WORK ITEM: Write back every entry exactly as it reads, with the pictures left behind.

Pictures paired with source code:
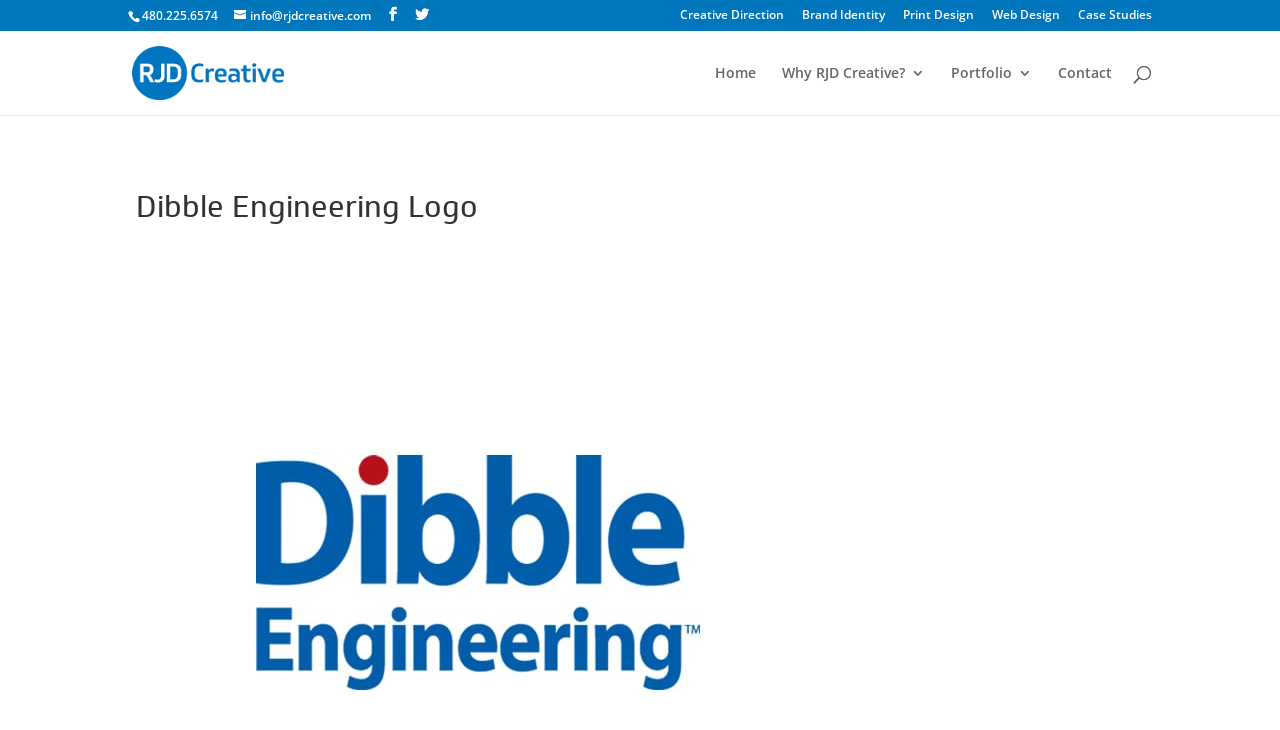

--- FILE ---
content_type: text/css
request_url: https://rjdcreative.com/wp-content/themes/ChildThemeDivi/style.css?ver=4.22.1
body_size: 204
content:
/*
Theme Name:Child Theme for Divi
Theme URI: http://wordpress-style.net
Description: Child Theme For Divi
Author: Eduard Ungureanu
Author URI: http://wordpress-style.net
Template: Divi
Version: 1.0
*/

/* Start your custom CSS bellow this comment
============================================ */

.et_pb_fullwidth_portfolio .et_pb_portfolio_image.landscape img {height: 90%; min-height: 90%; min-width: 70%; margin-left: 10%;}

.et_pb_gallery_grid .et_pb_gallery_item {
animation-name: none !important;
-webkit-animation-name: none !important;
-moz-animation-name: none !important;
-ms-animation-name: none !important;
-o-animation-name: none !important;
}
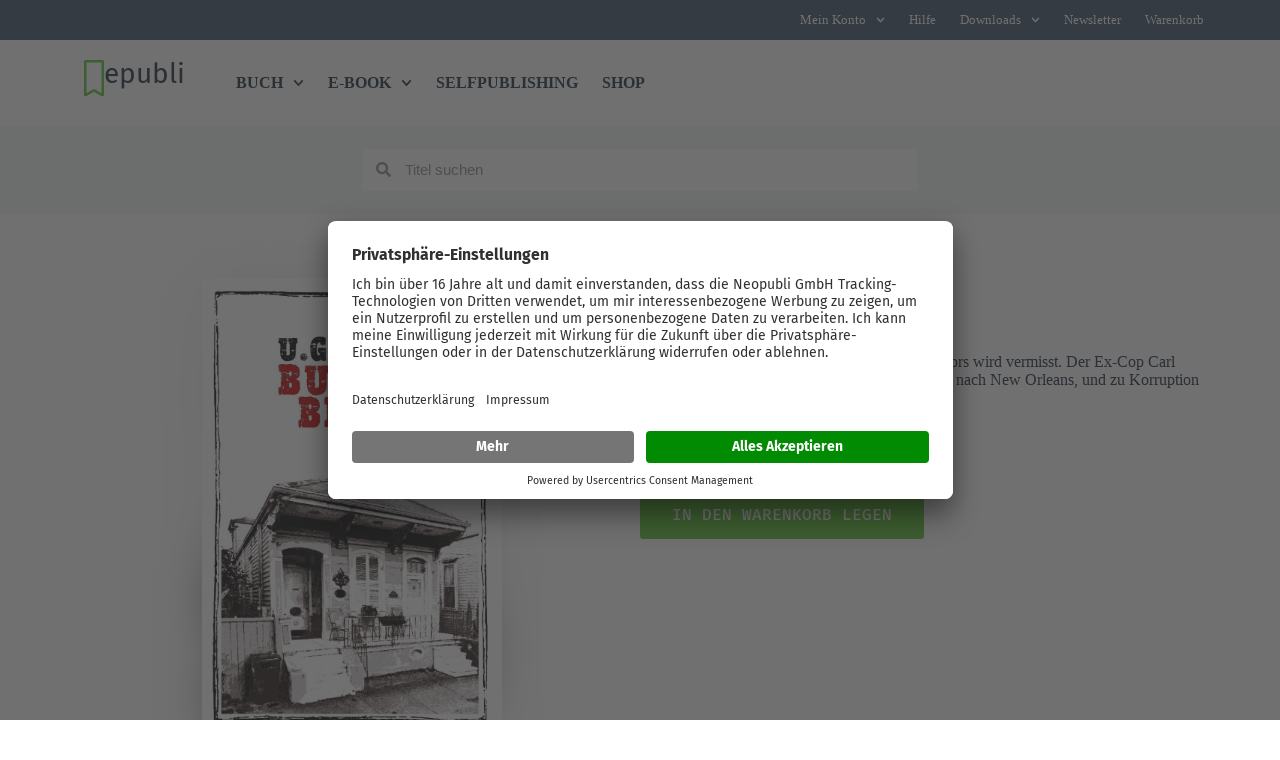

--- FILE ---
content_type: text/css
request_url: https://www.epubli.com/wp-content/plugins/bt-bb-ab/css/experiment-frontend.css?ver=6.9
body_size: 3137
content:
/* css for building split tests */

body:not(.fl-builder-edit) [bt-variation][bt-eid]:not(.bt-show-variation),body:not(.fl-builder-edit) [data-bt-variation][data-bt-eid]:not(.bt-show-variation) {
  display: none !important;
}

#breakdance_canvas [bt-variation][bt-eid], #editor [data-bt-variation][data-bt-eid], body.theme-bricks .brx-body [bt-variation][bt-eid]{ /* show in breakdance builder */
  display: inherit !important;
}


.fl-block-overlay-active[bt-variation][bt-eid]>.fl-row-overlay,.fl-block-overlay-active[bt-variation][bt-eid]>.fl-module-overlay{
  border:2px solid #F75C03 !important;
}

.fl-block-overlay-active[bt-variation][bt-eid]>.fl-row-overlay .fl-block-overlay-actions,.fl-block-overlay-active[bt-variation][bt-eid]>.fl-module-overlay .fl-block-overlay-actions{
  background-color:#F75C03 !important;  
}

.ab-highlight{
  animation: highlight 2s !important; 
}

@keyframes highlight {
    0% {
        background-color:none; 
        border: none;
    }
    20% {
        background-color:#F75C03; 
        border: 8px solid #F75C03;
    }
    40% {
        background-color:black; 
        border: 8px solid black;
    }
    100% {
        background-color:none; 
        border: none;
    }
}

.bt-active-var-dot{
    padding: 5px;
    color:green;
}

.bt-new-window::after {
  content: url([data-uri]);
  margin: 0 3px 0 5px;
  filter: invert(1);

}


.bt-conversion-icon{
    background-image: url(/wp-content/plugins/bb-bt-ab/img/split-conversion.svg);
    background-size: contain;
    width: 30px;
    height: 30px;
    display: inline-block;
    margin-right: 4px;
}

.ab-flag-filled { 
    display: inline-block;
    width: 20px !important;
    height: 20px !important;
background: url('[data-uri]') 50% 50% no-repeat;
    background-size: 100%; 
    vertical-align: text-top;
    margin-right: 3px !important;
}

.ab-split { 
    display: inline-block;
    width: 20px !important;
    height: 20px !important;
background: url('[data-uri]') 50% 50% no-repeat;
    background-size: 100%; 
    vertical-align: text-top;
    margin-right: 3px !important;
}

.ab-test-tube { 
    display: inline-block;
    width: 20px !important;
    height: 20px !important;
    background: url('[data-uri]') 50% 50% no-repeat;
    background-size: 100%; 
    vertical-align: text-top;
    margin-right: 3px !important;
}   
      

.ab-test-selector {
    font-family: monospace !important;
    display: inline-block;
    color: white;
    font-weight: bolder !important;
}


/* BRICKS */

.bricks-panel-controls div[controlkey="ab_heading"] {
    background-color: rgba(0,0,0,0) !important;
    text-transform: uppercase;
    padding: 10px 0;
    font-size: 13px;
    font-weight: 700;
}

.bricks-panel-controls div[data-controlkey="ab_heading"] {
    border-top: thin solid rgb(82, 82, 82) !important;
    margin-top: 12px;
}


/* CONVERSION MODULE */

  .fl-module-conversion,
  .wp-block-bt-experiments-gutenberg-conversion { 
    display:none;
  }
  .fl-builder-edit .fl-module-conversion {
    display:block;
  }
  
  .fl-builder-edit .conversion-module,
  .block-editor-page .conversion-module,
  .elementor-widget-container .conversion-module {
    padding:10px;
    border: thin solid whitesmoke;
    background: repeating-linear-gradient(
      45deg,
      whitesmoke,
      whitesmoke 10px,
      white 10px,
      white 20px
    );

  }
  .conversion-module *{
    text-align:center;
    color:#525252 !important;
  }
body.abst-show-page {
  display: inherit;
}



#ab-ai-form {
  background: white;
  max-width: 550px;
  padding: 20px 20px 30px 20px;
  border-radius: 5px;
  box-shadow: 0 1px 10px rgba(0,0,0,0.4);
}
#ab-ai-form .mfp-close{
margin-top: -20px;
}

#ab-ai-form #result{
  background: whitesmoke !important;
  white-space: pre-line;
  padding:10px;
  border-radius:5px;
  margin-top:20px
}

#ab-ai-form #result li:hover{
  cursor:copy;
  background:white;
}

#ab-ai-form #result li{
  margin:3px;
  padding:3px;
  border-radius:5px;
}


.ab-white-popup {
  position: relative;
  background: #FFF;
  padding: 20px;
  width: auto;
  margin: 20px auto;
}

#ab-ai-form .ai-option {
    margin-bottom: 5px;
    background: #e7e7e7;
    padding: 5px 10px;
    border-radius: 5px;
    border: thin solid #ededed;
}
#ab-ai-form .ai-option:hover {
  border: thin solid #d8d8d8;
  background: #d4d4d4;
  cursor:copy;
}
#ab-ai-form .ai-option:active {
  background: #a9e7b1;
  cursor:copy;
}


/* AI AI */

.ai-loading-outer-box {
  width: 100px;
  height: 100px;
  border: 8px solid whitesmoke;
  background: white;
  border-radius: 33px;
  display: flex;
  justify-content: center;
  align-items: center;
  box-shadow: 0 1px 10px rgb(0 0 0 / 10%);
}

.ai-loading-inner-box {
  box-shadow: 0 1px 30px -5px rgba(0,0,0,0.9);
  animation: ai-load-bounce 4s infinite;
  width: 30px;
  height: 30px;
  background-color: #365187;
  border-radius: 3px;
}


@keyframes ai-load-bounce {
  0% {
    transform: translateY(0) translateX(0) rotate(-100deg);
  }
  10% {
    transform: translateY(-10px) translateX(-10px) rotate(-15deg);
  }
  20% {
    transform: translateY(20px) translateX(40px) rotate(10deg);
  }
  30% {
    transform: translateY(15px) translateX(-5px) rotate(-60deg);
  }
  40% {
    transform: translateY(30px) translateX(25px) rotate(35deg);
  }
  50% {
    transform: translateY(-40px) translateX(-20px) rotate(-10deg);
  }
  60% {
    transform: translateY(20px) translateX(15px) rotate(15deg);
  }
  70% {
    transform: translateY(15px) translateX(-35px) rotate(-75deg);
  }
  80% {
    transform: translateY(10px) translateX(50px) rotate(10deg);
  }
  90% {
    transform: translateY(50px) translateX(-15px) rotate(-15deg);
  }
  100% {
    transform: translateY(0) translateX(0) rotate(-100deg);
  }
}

OUTPUT FOR THIS EXERCISE:
--- FILE ---
content_type: text/css
request_url: https://rjdcreative.com/wp-content/themes/ChildThemeDivi/style.css?ver=4.22.1
body_size: 204
content:
/*
Theme Name:Child Theme for Divi
Theme URI: http://wordpress-style.net
Description: Child Theme For Divi
Author: Eduard Ungureanu
Author URI: http://wordpress-style.net
Template: Divi
Version: 1.0
*/

/* Start your custom CSS bellow this comment
============================================ */

.et_pb_fullwidth_portfolio .et_pb_portfolio_image.landscape img {height: 90%; min-height: 90%; min-width: 70%; margin-left: 10%;}

.et_pb_gallery_grid .et_pb_gallery_item {
animation-name: none !important;
-webkit-animation-name: none !important;
-moz-animation-name: none !important;
-ms-animation-name: none !important;
-o-animation-name: none !important;
}

--- FILE ---
content_type: text/css
request_url: https://www.epubli.com/wp-content/plugins/bt-bb-ab/css/experiment-frontend.css?ver=6.9
body_size: 3137
content:
/* css for building split tests */

body:not(.fl-builder-edit) [bt-variation][bt-eid]:not(.bt-show-variation),body:not(.fl-builder-edit) [data-bt-variation][data-bt-eid]:not(.bt-show-variation) {
  display: none !important;
}

#breakdance_canvas [bt-variation][bt-eid], #editor [data-bt-variation][data-bt-eid], body.theme-bricks .brx-body [bt-variation][bt-eid]{ /* show in breakdance builder */
  display: inherit !important;
}


.fl-block-overlay-active[bt-variation][bt-eid]>.fl-row-overlay,.fl-block-overlay-active[bt-variation][bt-eid]>.fl-module-overlay{
  border:2px solid #F75C03 !important;
}

.fl-block-overlay-active[bt-variation][bt-eid]>.fl-row-overlay .fl-block-overlay-actions,.fl-block-overlay-active[bt-variation][bt-eid]>.fl-module-overlay .fl-block-overlay-actions{
  background-color:#F75C03 !important;  
}

.ab-highlight{
  animation: highlight 2s !important; 
}

@keyframes highlight {
    0% {
        background-color:none; 
        border: none;
    }
    20% {
        background-color:#F75C03; 
        border: 8px solid #F75C03;
    }
    40% {
        background-color:black; 
        border: 8px solid black;
    }
    100% {
        background-color:none; 
        border: none;
    }
}

.bt-active-var-dot{
    padding: 5px;
    color:green;
}

.bt-new-window::after {
  content: url([data-uri]);
  margin: 0 3px 0 5px;
  filter: invert(1);

}


.bt-conversion-icon{
    background-image: url(/wp-content/plugins/bb-bt-ab/img/split-conversion.svg);
    background-size: contain;
    width: 30px;
    height: 30px;
    display: inline-block;
    margin-right: 4px;
}

.ab-flag-filled { 
    display: inline-block;
    width: 20px !important;
    height: 20px !important;
background: url('[data-uri]') 50% 50% no-repeat;
    background-size: 100%; 
    vertical-align: text-top;
    margin-right: 3px !important;
}

.ab-split { 
    display: inline-block;
    width: 20px !important;
    height: 20px !important;
background: url('[data-uri]') 50% 50% no-repeat;
    background-size: 100%; 
    vertical-align: text-top;
    margin-right: 3px !important;
}

.ab-test-tube { 
    display: inline-block;
    width: 20px !important;
    height: 20px !important;
    background: url('[data-uri]') 50% 50% no-repeat;
    background-size: 100%; 
    vertical-align: text-top;
    margin-right: 3px !important;
}   
      

.ab-test-selector {
    font-family: monospace !important;
    display: inline-block;
    color: white;
    font-weight: bolder !important;
}


/* BRICKS */

.bricks-panel-controls div[controlkey="ab_heading"] {
    background-color: rgba(0,0,0,0) !important;
    text-transform: uppercase;
    padding: 10px 0;
    font-size: 13px;
    font-weight: 700;
}

.bricks-panel-controls div[data-controlkey="ab_heading"] {
    border-top: thin solid rgb(82, 82, 82) !important;
    margin-top: 12px;
}


/* CONVERSION MODULE */

  .fl-module-conversion,
  .wp-block-bt-experiments-gutenberg-conversion { 
    display:none;
  }
  .fl-builder-edit .fl-module-conversion {
    display:block;
  }
  
  .fl-builder-edit .conversion-module,
  .block-editor-page .conversion-module,
  .elementor-widget-container .conversion-module {
    padding:10px;
    border: thin solid whitesmoke;
    background: repeating-linear-gradient(
      45deg,
      whitesmoke,
      whitesmoke 10px,
      white 10px,
      white 20px
    );

  }
  .conversion-module *{
    text-align:center;
    color:#525252 !important;
  }
body.abst-show-page {
  display: inherit;
}



#ab-ai-form {
  background: white;
  max-width: 550px;
  padding: 20px 20px 30px 20px;
  border-radius: 5px;
  box-shadow: 0 1px 10px rgba(0,0,0,0.4);
}
#ab-ai-form .mfp-close{
margin-top: -20px;
}

#ab-ai-form #result{
  background: whitesmoke !important;
  white-space: pre-line;
  padding:10px;
  border-radius:5px;
  margin-top:20px
}

#ab-ai-form #result li:hover{
  cursor:copy;
  background:white;
}

#ab-ai-form #result li{
  margin:3px;
  padding:3px;
  border-radius:5px;
}


.ab-white-popup {
  position: relative;
  background: #FFF;
  padding: 20px;
  width: auto;
  margin: 20px auto;
}

#ab-ai-form .ai-option {
    margin-bottom: 5px;
    background: #e7e7e7;
    padding: 5px 10px;
    border-radius: 5px;
    border: thin solid #ededed;
}
#ab-ai-form .ai-option:hover {
  border: thin solid #d8d8d8;
  background: #d4d4d4;
  cursor:copy;
}
#ab-ai-form .ai-option:active {
  background: #a9e7b1;
  cursor:copy;
}


/* AI AI */

.ai-loading-outer-box {
  width: 100px;
  height: 100px;
  border: 8px solid whitesmoke;
  background: white;
  border-radius: 33px;
  display: flex;
  justify-content: center;
  align-items: center;
  box-shadow: 0 1px 10px rgb(0 0 0 / 10%);
}

.ai-loading-inner-box {
  box-shadow: 0 1px 30px -5px rgba(0,0,0,0.9);
  animation: ai-load-bounce 4s infinite;
  width: 30px;
  height: 30px;
  background-color: #365187;
  border-radius: 3px;
}


@keyframes ai-load-bounce {
  0% {
    transform: translateY(0) translateX(0) rotate(-100deg);
  }
  10% {
    transform: translateY(-10px) translateX(-10px) rotate(-15deg);
  }
  20% {
    transform: translateY(20px) translateX(40px) rotate(10deg);
  }
  30% {
    transform: translateY(15px) translateX(-5px) rotate(-60deg);
  }
  40% {
    transform: translateY(30px) translateX(25px) rotate(35deg);
  }
  50% {
    transform: translateY(-40px) translateX(-20px) rotate(-10deg);
  }
  60% {
    transform: translateY(20px) translateX(15px) rotate(15deg);
  }
  70% {
    transform: translateY(15px) translateX(-35px) rotate(-75deg);
  }
  80% {
    transform: translateY(10px) translateX(50px) rotate(10deg);
  }
  90% {
    transform: translateY(50px) translateX(-15px) rotate(-15deg);
  }
  100% {
    transform: translateY(0) translateX(0) rotate(-100deg);
  }
}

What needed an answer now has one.